Daniel Hinkerohe

Microglia activation influences dye coupling and Cx43 expression of the astrocytic network

Under inflammatory conditions, activated microglia are capable of producing proinflammatory cytokines that are reported to influence cell‐to‐cell communication. The present study was performed to evaluate the influence of microglial activation on the coupling efficiency of the astroglial network. Primary astrocyte cultures of newborn rats were cocultured with either 5% (M5) or 30% (M30) microglia. Microglial activation (rounded phagocytotic phenotype) was investigated using the monoclonal anti‐ED1 antibody, and immunofluorescence with a polyclonal anti‐Cx43 antibody was used to study astroglial Cx43 expression and distribution. Functional coupling of astrocytes was evaluated by monitoring the transfer of microinjected Lucifer yellow into neighboring cells. The data obtained can be summarized as follows: astroglia/M30 cocultures contained significantly fewer resting microglia and significantly more activated microglia than the M5 cocultures; significantly reduced astroglial Cx43 staining was found in M30 cocultures concurrently with a reduced number of dye coupled astrocytes; and the positive correlation of percent activated microglia with reduced astroglial Cx43 expression was highly significant, indicating that the degree of intercellular communication in the astroglial network may be modulated by the activation of microglia under in vitro conditions. GLIA 42:101–108, 2003.
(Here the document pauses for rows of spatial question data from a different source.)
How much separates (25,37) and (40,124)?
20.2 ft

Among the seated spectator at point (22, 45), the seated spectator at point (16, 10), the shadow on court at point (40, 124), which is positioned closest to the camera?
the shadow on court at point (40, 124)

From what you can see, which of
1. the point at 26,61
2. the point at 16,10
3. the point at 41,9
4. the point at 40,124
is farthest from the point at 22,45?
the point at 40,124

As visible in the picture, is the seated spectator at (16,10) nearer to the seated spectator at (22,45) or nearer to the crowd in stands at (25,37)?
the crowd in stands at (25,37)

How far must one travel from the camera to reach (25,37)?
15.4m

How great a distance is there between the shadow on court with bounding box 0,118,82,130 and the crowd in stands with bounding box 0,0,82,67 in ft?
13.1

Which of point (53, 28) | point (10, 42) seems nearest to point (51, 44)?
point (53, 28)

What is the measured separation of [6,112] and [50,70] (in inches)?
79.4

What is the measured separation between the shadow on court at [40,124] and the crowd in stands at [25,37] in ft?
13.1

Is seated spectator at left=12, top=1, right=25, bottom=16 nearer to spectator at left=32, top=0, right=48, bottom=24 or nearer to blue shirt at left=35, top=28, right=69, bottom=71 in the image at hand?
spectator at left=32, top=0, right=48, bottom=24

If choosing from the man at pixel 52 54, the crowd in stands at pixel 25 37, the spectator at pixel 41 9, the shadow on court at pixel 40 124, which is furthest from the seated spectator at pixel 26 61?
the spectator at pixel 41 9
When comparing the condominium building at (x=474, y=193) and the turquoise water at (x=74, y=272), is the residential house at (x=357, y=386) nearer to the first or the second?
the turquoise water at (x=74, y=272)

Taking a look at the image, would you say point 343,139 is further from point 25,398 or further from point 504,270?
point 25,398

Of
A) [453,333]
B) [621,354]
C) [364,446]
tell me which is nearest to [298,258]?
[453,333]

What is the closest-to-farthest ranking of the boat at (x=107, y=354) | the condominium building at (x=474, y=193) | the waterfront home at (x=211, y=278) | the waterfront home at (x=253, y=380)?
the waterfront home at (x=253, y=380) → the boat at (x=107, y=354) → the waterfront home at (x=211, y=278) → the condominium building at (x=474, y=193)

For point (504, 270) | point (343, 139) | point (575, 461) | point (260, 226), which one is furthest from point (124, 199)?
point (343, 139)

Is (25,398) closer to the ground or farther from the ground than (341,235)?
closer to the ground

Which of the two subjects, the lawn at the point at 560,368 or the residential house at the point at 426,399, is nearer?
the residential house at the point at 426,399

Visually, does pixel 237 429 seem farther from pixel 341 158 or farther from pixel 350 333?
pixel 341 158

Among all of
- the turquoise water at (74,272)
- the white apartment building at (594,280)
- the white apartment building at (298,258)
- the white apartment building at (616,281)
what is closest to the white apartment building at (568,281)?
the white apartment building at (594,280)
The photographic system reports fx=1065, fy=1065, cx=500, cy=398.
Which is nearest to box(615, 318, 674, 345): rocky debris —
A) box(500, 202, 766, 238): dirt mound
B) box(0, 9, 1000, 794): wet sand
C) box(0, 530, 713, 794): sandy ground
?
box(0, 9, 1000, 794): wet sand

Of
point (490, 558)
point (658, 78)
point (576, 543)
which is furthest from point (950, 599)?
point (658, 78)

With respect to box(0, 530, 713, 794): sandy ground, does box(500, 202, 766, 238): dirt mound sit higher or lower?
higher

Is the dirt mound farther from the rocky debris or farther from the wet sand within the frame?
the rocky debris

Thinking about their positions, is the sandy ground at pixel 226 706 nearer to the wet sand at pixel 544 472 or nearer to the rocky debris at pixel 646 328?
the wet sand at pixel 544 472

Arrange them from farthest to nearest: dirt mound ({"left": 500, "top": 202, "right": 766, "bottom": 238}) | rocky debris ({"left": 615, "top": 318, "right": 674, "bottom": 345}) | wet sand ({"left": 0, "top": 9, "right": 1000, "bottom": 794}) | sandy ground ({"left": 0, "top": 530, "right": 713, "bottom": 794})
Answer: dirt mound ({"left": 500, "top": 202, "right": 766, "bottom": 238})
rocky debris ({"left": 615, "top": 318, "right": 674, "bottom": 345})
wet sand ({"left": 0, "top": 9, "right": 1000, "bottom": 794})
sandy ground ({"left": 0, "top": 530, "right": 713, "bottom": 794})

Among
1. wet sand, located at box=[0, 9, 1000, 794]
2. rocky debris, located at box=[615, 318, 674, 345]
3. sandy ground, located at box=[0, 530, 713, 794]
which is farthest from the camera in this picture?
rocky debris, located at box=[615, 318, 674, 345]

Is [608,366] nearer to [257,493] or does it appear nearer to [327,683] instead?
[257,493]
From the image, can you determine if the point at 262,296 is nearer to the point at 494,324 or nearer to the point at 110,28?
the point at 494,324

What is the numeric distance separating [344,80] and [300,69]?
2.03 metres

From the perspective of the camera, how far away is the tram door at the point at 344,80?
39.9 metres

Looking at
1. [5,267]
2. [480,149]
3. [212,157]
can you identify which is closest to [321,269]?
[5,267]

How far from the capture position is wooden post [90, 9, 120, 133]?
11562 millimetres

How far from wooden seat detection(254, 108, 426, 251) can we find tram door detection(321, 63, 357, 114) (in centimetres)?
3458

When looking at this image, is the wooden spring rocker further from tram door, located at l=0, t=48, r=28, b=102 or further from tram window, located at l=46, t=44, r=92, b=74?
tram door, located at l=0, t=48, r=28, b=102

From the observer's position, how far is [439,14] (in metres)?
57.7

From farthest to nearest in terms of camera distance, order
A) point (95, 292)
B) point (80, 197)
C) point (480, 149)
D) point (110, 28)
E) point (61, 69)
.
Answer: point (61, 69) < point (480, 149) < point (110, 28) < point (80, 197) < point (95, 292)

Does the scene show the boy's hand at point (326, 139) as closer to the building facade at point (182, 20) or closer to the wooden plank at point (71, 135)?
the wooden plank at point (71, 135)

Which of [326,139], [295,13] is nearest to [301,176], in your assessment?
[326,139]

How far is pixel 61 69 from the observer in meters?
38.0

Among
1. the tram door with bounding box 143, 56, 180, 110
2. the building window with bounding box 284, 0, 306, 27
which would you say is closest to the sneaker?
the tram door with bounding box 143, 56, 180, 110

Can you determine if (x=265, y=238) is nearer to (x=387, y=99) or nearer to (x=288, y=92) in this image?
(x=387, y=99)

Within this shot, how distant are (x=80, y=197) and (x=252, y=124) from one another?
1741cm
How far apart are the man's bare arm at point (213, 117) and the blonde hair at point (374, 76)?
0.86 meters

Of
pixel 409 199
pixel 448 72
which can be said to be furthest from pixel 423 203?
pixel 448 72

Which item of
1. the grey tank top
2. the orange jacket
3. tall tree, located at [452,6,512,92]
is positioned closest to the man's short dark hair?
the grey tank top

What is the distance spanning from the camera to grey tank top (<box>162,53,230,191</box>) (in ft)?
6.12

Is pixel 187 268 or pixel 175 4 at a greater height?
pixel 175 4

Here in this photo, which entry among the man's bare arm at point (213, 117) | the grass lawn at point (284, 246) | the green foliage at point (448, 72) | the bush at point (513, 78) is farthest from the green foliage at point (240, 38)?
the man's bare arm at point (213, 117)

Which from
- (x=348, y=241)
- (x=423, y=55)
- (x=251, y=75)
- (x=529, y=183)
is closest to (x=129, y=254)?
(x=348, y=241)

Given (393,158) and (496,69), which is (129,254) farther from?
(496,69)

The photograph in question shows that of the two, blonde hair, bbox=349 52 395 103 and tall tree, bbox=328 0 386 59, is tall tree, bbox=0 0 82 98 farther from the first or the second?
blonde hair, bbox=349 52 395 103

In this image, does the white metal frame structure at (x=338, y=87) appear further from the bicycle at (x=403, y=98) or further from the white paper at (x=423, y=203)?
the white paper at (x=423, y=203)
Effects of Cytokines on Microglial Phenotypes and Astroglial Coupling in an Inflammatory Coculture Model

Cytokines play an important role in the onset, regulation, and propagation of immune and inflammatory responses within the central nervous system (CNS). The main source of cytokines in the CNS are microglial cells. Under inflammatory conditions, microglial cells are capable of producing pro‐ and antiinflammatory cytokines, which convey essential impact on the glial and neuronal environment. One paramount functional feature of astrocytes is their ability to form a functionally coupled syncytium. The structural link, which is responsible for the syncytial behavior of astrocytes, is provided by gap junctions. The present study was performed to evaluate the influence of inflammation related cytokines on an astroglial/microglial inflammatory model. Primary astrocytic cultures of newborn rats were cocultured with either 5% (M5) or 30% (M30) microglial cells and were incubated with the following proinflammatory cytokines: tumor necrosis factor‐α (TNF‐α), interleukin‐1β (IL‐1β), interleukin‐6 (IL‐6), interferon‐γ (IFN‐γ), and the antiinflammatory cytokines transforming growth factor‐β1 (TGF‐β1) and IFN‐β. Under these conditions, i.e., incubation with the inflammatory cytokines and the high fraction of microglia (M30), microglial cells revealed a significant increase of activated round phagocytotic cells accompanied by a reduction of astroglial connexin 43 (Cx43) expression, a reduced functional coupling together with depolarization of the membrane resting potential (MRP). When the antiinflammatory mediator TGF‐β1 was added to proinflammatory altered M30 cocultures, a reversion of microglial activation and reconstitution of functional coupling together with recovery of the astroglial MRP was achieved. Finally IFN‐β, added to M5 cocultures was able to prevent the effects of the proinflammatory cytokines TNF‐α, IL‐1β, and IFN‐γ.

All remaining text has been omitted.